● **Goal of the exercise**: Exactly reproduce the lines that follow.

• • • •

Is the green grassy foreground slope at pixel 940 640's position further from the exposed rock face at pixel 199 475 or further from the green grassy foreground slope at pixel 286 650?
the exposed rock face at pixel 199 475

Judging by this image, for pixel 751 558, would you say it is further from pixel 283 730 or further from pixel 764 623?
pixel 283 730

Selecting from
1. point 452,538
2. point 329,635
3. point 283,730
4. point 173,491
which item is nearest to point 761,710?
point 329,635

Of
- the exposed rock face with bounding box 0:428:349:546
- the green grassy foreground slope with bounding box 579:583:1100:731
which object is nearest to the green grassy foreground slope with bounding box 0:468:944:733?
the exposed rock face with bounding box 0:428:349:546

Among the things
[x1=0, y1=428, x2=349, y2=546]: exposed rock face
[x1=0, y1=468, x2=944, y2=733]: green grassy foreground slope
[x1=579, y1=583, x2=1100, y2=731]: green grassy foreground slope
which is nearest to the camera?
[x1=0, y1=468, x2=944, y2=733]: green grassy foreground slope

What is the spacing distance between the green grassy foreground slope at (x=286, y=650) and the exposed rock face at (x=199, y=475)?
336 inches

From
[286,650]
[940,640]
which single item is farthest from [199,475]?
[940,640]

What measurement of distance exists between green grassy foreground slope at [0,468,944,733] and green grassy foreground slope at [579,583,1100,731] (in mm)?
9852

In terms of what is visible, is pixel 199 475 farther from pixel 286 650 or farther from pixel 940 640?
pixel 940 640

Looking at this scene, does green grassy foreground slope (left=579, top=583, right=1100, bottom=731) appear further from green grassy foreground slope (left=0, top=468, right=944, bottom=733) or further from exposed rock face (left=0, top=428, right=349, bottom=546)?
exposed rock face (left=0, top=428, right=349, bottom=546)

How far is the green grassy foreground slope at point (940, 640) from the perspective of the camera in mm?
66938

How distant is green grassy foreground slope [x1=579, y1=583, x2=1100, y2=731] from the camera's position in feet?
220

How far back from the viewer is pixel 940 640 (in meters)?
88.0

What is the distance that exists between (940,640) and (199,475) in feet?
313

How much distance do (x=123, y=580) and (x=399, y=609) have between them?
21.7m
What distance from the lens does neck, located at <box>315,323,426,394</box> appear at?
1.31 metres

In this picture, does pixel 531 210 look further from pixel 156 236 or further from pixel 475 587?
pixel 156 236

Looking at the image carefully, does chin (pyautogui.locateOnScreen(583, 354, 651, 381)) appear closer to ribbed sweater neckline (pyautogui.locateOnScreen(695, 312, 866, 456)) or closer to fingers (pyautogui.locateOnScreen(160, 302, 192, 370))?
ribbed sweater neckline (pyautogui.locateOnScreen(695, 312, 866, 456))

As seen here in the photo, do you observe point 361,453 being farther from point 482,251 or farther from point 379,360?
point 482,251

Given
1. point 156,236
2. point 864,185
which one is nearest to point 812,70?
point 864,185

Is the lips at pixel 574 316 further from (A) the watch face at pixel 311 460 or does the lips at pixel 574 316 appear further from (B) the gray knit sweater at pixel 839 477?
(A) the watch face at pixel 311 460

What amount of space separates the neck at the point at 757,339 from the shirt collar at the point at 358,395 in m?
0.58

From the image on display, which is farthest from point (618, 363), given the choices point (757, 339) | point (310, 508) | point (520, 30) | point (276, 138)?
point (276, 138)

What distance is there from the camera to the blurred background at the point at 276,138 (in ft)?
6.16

• • • •

● **In response**:
Is the green grassy foreground slope at pixel 940 640's position further from the exposed rock face at pixel 199 475 or further from the green grassy foreground slope at pixel 286 650?
the exposed rock face at pixel 199 475

Judging by this image, for pixel 751 558, would you say it is further from pixel 283 730 or further from pixel 764 623?
pixel 283 730

Selecting from
1. point 452,538
2. point 329,635
3. point 283,730
4. point 173,491
which item is nearest to point 761,710?
point 329,635

Of
- the exposed rock face with bounding box 0:428:349:546
- the green grassy foreground slope with bounding box 579:583:1100:731
which object is nearest to the green grassy foreground slope with bounding box 0:468:944:733?
the exposed rock face with bounding box 0:428:349:546

Among the things
[x1=0, y1=428, x2=349, y2=546]: exposed rock face
[x1=0, y1=468, x2=944, y2=733]: green grassy foreground slope
[x1=579, y1=583, x2=1100, y2=731]: green grassy foreground slope
which is nearest to the camera?
[x1=0, y1=468, x2=944, y2=733]: green grassy foreground slope

What is the spacing distance between the green grassy foreground slope at (x=286, y=650) and the exposed rock face at (x=199, y=475)?
336 inches

From
[286,650]
[940,640]
which single item is farthest from [199,475]?
[940,640]

What measurement of distance exists between green grassy foreground slope at [0,468,944,733] and green grassy foreground slope at [579,583,1100,731] (in mm)?
9852

In terms of what is visible, is pixel 199 475 farther from pixel 286 650 or farther from pixel 940 640?
pixel 940 640

Looking at this scene, does green grassy foreground slope (left=579, top=583, right=1100, bottom=731) appear further from green grassy foreground slope (left=0, top=468, right=944, bottom=733) or further from exposed rock face (left=0, top=428, right=349, bottom=546)?
exposed rock face (left=0, top=428, right=349, bottom=546)

How far is the green grassy foreground slope at point (940, 640) from the perspective of the camera in mm?
66938

How distant is green grassy foreground slope [x1=579, y1=583, x2=1100, y2=731] from the camera's position in feet?
220

How far back from the viewer is pixel 940 640 (in meters)?
88.0

What is the distance that exists between (940,640) and (199,475) in feet?
313

How much distance do (x=123, y=580) and (x=399, y=609) have between them?
21.7m
What distance from the lens does neck, located at <box>315,323,426,394</box> appear at?
1.31 metres

In this picture, does pixel 531 210 look further from pixel 156 236 or further from pixel 475 587?
pixel 156 236

Looking at the image carefully, does chin (pyautogui.locateOnScreen(583, 354, 651, 381)) appear closer to ribbed sweater neckline (pyautogui.locateOnScreen(695, 312, 866, 456)) or closer to fingers (pyautogui.locateOnScreen(160, 302, 192, 370))?
ribbed sweater neckline (pyautogui.locateOnScreen(695, 312, 866, 456))

As seen here in the photo, do you observe point 361,453 being farther from point 482,251 or farther from point 379,360?
point 482,251

Given
1. point 156,236
2. point 864,185
which one is nearest to point 812,70?
point 864,185

Is the lips at pixel 574 316 further from (A) the watch face at pixel 311 460 or does the lips at pixel 574 316 appear further from (B) the gray knit sweater at pixel 839 477?
(A) the watch face at pixel 311 460

What amount of space separates the neck at the point at 757,339 from the shirt collar at the point at 358,395 in m?
0.58

From the image on display, which is farthest from point (618, 363), given the choices point (757, 339) | point (310, 508) | point (520, 30) | point (276, 138)?
point (276, 138)

What distance is there from the camera to the blurred background at the point at 276,138 (in ft)?
6.16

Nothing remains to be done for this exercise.